● **Given exercise**:
Reproduce every one of the rows below word for word, leaving the pictures out of your copy.
## Begin Supplied information
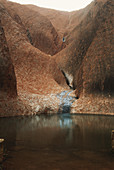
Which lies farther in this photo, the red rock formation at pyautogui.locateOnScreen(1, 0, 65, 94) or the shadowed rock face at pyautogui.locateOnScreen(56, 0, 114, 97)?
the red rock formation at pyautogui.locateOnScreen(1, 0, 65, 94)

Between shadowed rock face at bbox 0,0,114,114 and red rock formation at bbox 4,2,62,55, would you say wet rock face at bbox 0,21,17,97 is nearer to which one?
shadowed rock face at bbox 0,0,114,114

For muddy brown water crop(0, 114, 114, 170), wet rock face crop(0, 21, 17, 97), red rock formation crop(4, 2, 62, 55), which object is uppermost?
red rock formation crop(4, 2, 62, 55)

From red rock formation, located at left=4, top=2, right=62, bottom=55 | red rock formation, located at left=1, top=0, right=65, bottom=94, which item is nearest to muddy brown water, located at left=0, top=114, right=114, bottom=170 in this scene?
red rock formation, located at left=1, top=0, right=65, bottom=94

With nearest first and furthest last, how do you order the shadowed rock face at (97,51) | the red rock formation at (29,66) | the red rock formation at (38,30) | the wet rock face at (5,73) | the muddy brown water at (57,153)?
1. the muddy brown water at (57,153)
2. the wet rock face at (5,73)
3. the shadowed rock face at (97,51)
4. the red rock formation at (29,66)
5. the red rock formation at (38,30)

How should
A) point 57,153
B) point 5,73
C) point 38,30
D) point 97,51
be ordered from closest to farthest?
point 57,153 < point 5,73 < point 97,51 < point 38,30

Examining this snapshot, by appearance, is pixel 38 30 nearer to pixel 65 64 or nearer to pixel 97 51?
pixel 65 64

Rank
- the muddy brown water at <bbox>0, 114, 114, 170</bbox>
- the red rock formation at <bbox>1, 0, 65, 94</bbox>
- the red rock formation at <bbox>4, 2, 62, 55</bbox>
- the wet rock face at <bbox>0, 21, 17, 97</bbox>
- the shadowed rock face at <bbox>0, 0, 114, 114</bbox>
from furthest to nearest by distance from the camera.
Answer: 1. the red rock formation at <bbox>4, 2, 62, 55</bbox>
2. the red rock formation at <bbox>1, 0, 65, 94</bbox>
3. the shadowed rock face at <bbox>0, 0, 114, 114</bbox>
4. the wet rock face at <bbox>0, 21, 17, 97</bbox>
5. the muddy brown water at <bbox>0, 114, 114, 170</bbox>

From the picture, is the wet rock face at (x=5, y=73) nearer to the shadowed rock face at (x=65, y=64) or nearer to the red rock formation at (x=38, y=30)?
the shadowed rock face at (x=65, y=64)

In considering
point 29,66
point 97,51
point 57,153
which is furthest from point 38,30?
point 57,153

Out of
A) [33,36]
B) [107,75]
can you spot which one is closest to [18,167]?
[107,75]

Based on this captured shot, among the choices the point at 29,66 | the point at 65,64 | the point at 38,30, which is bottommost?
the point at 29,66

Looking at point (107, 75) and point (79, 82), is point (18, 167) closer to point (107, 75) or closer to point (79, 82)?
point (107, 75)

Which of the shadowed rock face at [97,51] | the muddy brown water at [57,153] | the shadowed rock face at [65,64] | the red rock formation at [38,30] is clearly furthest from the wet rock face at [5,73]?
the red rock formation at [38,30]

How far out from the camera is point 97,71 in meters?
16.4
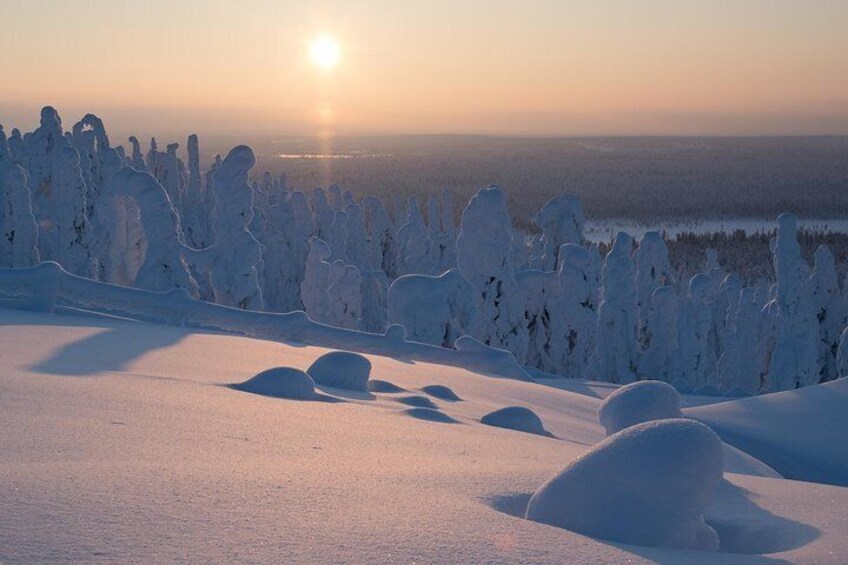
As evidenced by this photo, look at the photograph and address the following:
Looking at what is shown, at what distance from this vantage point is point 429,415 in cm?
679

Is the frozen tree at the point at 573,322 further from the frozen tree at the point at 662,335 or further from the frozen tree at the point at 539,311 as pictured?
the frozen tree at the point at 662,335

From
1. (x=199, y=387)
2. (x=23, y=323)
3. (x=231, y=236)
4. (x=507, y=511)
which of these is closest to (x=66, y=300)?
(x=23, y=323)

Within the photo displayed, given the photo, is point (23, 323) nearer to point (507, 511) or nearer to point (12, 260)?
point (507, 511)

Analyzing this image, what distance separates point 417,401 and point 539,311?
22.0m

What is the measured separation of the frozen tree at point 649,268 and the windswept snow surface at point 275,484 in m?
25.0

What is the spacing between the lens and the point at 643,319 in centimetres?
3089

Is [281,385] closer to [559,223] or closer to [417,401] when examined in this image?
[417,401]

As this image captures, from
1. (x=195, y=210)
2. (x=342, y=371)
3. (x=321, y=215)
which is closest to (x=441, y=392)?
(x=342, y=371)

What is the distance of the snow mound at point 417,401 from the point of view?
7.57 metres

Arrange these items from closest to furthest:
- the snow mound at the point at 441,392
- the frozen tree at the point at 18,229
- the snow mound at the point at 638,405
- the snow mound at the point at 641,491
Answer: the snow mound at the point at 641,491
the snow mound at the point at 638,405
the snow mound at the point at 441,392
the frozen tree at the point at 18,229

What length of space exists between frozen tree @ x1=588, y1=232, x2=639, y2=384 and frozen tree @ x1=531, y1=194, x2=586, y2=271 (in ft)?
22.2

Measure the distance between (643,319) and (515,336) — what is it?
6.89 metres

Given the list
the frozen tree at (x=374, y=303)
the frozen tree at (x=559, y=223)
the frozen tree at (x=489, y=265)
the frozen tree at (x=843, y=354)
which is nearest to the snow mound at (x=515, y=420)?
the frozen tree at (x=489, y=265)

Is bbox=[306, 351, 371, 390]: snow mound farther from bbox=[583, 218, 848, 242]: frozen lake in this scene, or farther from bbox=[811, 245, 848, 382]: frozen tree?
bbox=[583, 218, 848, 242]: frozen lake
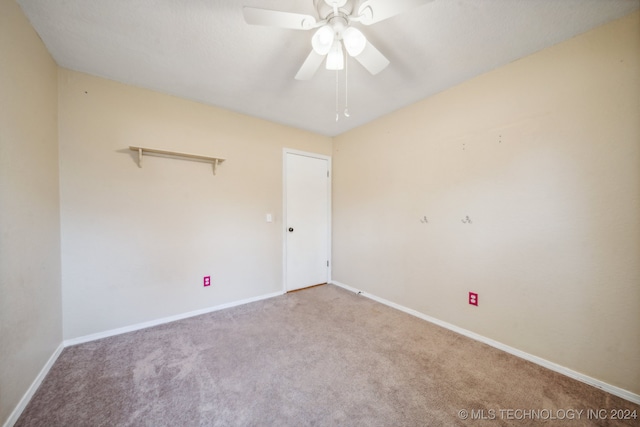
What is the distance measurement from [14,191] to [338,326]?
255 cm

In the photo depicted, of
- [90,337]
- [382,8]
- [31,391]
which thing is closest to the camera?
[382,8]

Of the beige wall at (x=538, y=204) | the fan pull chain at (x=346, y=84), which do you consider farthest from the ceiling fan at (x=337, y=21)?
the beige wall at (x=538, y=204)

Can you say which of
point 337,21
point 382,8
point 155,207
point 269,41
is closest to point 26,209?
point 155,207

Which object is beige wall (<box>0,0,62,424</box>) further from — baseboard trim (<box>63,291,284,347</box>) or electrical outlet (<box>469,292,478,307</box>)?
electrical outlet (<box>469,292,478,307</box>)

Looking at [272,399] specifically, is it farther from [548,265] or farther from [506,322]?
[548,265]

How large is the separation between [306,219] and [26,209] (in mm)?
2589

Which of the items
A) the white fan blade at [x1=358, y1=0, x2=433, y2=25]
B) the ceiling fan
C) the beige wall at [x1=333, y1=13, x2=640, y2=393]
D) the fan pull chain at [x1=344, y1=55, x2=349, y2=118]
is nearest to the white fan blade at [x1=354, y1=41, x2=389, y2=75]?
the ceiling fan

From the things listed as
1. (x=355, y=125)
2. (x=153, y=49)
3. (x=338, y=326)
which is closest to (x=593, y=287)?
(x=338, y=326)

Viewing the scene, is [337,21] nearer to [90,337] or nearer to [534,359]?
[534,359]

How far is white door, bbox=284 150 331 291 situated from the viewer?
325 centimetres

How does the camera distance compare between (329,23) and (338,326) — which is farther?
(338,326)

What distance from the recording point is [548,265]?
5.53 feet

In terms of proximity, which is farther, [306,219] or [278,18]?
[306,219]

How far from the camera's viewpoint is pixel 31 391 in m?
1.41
## End Supplied information
● **Exercise response**:
Which lies farther in this photo, the red rock formation at pyautogui.locateOnScreen(1, 0, 65, 94) or the shadowed rock face at pyautogui.locateOnScreen(56, 0, 114, 97)?
the red rock formation at pyautogui.locateOnScreen(1, 0, 65, 94)

Between shadowed rock face at bbox 0,0,114,114 and red rock formation at bbox 4,2,62,55, would you say wet rock face at bbox 0,21,17,97 is nearer to which one?
shadowed rock face at bbox 0,0,114,114

For muddy brown water crop(0, 114, 114, 170), wet rock face crop(0, 21, 17, 97), red rock formation crop(4, 2, 62, 55), which object is uppermost?
red rock formation crop(4, 2, 62, 55)

From red rock formation, located at left=4, top=2, right=62, bottom=55 | red rock formation, located at left=1, top=0, right=65, bottom=94, which item is nearest to muddy brown water, located at left=0, top=114, right=114, bottom=170 in this scene?
red rock formation, located at left=1, top=0, right=65, bottom=94

With nearest first and furthest last, how do you order the shadowed rock face at (97,51) | the red rock formation at (29,66) | the red rock formation at (38,30) | the wet rock face at (5,73) | the muddy brown water at (57,153)?
1. the muddy brown water at (57,153)
2. the wet rock face at (5,73)
3. the shadowed rock face at (97,51)
4. the red rock formation at (29,66)
5. the red rock formation at (38,30)

How should
A) point 57,153
B) point 5,73
C) point 38,30
D) point 97,51
be ordered from closest to farthest?
point 57,153 < point 5,73 < point 97,51 < point 38,30

Examining this snapshot, by appearance, is pixel 38 30 nearer to pixel 65 64 or nearer to pixel 97 51?
pixel 65 64

Rank
- the muddy brown water at <bbox>0, 114, 114, 170</bbox>
- the red rock formation at <bbox>1, 0, 65, 94</bbox>
- the red rock formation at <bbox>4, 2, 62, 55</bbox>
- the wet rock face at <bbox>0, 21, 17, 97</bbox>
- the shadowed rock face at <bbox>0, 0, 114, 114</bbox>
from furthest to nearest by distance from the camera.
Answer: 1. the red rock formation at <bbox>4, 2, 62, 55</bbox>
2. the red rock formation at <bbox>1, 0, 65, 94</bbox>
3. the shadowed rock face at <bbox>0, 0, 114, 114</bbox>
4. the wet rock face at <bbox>0, 21, 17, 97</bbox>
5. the muddy brown water at <bbox>0, 114, 114, 170</bbox>

From the picture, is the wet rock face at (x=5, y=73) nearer to the shadowed rock face at (x=65, y=64) or nearer to the red rock formation at (x=38, y=30)?
the shadowed rock face at (x=65, y=64)

In considering
point 29,66
point 97,51
point 57,153
which is furthest from point 38,30?
point 57,153

Out of
A) [33,36]
B) [107,75]
can you spot which one is closest to [18,167]?
[107,75]

Based on this captured shot, among the choices the point at 29,66 | the point at 65,64 | the point at 38,30, which is bottommost?
the point at 29,66

Looking at point (107, 75) and point (79, 82), is point (18, 167) closer to point (107, 75) or closer to point (79, 82)?
point (107, 75)

Which of the shadowed rock face at [97,51] | the muddy brown water at [57,153] | the shadowed rock face at [65,64] | the red rock formation at [38,30] is clearly furthest from the wet rock face at [5,73]?
the red rock formation at [38,30]

How far out from the camera is point 97,71 in meters?
16.4
As evidenced by this photo, look at the photograph and address the following:
Looking at what is shown, at what distance from this vantage point is point 429,415 in cm?
679

Is the frozen tree at the point at 573,322 further from the frozen tree at the point at 662,335 or further from the frozen tree at the point at 539,311 as pictured?
the frozen tree at the point at 662,335

From
1. (x=199, y=387)
2. (x=23, y=323)
3. (x=231, y=236)
4. (x=507, y=511)
which of these is closest to (x=66, y=300)?
(x=23, y=323)

Within the photo displayed, given the photo, is point (23, 323) nearer to point (507, 511) or nearer to point (12, 260)?
point (507, 511)

Analyzing this image, what distance separates point 417,401 and point 539,311?
22.0m

What is the measured separation of the frozen tree at point 649,268 and the windswept snow surface at point 275,484 in m?
25.0

What is the spacing between the lens and the point at 643,319 in centimetres?
3089

Is [281,385] closer to [559,223] or closer to [417,401] when examined in this image?
[417,401]

As this image captures, from
1. (x=195, y=210)
2. (x=342, y=371)
3. (x=321, y=215)
which is closest to (x=441, y=392)?
(x=342, y=371)

What is the distance of the snow mound at point 417,401 from the point of view?
7.57 metres

Arrange these items from closest to furthest:
- the snow mound at the point at 441,392
- the frozen tree at the point at 18,229
- the snow mound at the point at 638,405
- the snow mound at the point at 641,491
Answer: the snow mound at the point at 641,491
the snow mound at the point at 638,405
the snow mound at the point at 441,392
the frozen tree at the point at 18,229

What length of space exists between frozen tree @ x1=588, y1=232, x2=639, y2=384 and frozen tree @ x1=531, y1=194, x2=586, y2=271 (in ft)?
22.2

Measure the distance between (643,319) and (515,336) — what is it?
6.89 metres

Given the list
the frozen tree at (x=374, y=303)
the frozen tree at (x=559, y=223)
the frozen tree at (x=489, y=265)
the frozen tree at (x=843, y=354)
which is nearest to the snow mound at (x=515, y=420)?
the frozen tree at (x=489, y=265)

Is bbox=[306, 351, 371, 390]: snow mound farther from bbox=[583, 218, 848, 242]: frozen lake in this scene, or farther from bbox=[811, 245, 848, 382]: frozen tree?
bbox=[583, 218, 848, 242]: frozen lake
What is the distance measurement from [14,191] to [338,326]?
255 cm

In the photo depicted, of
- [90,337]
- [382,8]
- [31,391]
which thing is closest to the camera?
[382,8]

Of the beige wall at (x=538, y=204) | the fan pull chain at (x=346, y=84), which do you consider farthest from the ceiling fan at (x=337, y=21)?
the beige wall at (x=538, y=204)

Can you say which of
point 337,21
point 382,8
point 155,207
point 269,41
is closest to point 26,209?
point 155,207

Which object is beige wall (<box>0,0,62,424</box>) further from — baseboard trim (<box>63,291,284,347</box>) or electrical outlet (<box>469,292,478,307</box>)?
electrical outlet (<box>469,292,478,307</box>)

Looking at [272,399] specifically, is it farther from [548,265] or farther from [506,322]?
[548,265]

How large is the separation between [306,219] and [26,209] (in mm)?
2589

Which of the items
A) the white fan blade at [x1=358, y1=0, x2=433, y2=25]
B) the ceiling fan
C) the beige wall at [x1=333, y1=13, x2=640, y2=393]
D) the fan pull chain at [x1=344, y1=55, x2=349, y2=118]
is nearest to the white fan blade at [x1=354, y1=41, x2=389, y2=75]?
the ceiling fan

From the things listed as
1. (x=355, y=125)
2. (x=153, y=49)
3. (x=338, y=326)
which is closest to (x=593, y=287)?
(x=338, y=326)

Viewing the scene, is [337,21] nearer to [90,337] or nearer to [534,359]?
[534,359]

How far is white door, bbox=284 150 331 291 situated from the viewer?
325 centimetres

How does the camera distance compare between (329,23) and (338,326) — which is farther?
(338,326)

What distance from the recording point is [548,265]?
5.53 feet

In terms of proximity, which is farther, [306,219] or [278,18]?
[306,219]

How far from the camera's viewpoint is pixel 31 391 in m?
1.41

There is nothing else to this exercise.